Reputation: 1238
I have some troubles understanding the OPTIMISTIC LockMode.
Let's consider in the following scenario: "Thread A creates a Transaction and reads a list of all Users from Table USERS. Thread B updates a user in Table USERS. Thread B commits. Thread A commits".
Assume I am using OPTIMISTIC Locking. Would in this case the 2nd commit cause the OptimisticLockException to be thrown ?
Because according to this docu: "During commit (and flush), ObjectDB checks every database object that has to be updated or deleted, and compares the version number of that object in the database to the version number of the in-memory object being updated. The transaction fails and an OptimisticLockException is thrown if the version numbers do not match".
No Exception should be thrown because the version number is checked only for those entities, which has to be updated or deleted.
BUT
This docu is saying: "JPA Optimistic locking allows anyone to read and update an entity, however a version check is made upon commit and an exception is thrown if the version was updated in the database since the entity was read. "
According to this desc the Exception should be thrown, because the version check is made upon commit (I assume they mean every commit including the commits after read).

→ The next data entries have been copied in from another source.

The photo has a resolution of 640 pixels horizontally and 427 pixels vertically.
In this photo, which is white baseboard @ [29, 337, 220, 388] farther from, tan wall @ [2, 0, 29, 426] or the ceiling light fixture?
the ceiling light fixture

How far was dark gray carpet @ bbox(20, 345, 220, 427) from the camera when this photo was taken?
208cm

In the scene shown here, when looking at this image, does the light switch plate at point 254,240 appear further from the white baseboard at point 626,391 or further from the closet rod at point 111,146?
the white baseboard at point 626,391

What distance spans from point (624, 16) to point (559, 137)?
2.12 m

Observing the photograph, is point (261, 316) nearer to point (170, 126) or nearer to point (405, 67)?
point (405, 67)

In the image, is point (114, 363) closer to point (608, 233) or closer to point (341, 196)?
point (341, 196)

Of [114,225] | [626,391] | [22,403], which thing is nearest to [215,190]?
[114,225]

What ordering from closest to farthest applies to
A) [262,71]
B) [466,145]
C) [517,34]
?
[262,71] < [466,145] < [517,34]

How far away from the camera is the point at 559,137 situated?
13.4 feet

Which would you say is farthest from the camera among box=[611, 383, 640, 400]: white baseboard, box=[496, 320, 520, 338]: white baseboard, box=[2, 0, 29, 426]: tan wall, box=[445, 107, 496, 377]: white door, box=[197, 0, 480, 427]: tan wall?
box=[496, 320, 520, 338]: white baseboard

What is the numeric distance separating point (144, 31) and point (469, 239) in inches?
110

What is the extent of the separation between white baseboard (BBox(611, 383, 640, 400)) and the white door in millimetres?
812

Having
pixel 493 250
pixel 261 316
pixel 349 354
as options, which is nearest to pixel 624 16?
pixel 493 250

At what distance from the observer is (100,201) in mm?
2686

I want to achieve that the described scenario should not throw any Concurency Exception, it's no problem if Thread A returns a list of users, which is not the most recent. So is it correct to use optimistic Locking or if not which LockType should I use ?
Upvotes: 0
Views: 2596
Reputation: 8332
Optimistic locking is very simple to understand:
Each entity have a timestamp / version numer attribute.
Each time an entity is updated, the timestamp / version number is updated too. When you update an entity, you first read the actual timestamp in persistence layer (the database) if it has changed since the time you loaded it, then an OptimisticLockException is thrown, otherwise it's updated along with the new timestamp / version number.
If you have no risk of concurrent update then you shouldn't use any lock mechanism cause even the optimistic one have a performance impact (you have to check the timestamp before updating the entity).
Pessimistic locking is a scalability issue because it allow only one access for update at a time on a given resources (and so other -not read only- accesses are blocked), but it avoid operations to fail. If you can't afford to loose an operation go with pessimistic if scalability is not an issue, otherwise handle the concurrency mitigation at business level.
Upvotes: 1
Reputation: 566
The two links you gave say the same thing. If an entity is being updated in TransactionA and it has been modified in the DB by TransactionB since TransactionA read the entity, then an OptimisticLockException will be thrown.
In your case you are retrieving a list of all Users in threadA, but you update only one. You will get the OptimisticLockException only if the same entity was changed and committed(attempted) in threadb.
You would want an exception to be thrown in this case otherwise only one of the updates will succeed – the last one to commit would simply override the earlier commit - but which one will be the last one is somewhat indeterminate – sometimes threadA sometimes threadB and the DB contents will be really not as intended. So locking prevents this undesired behaviour.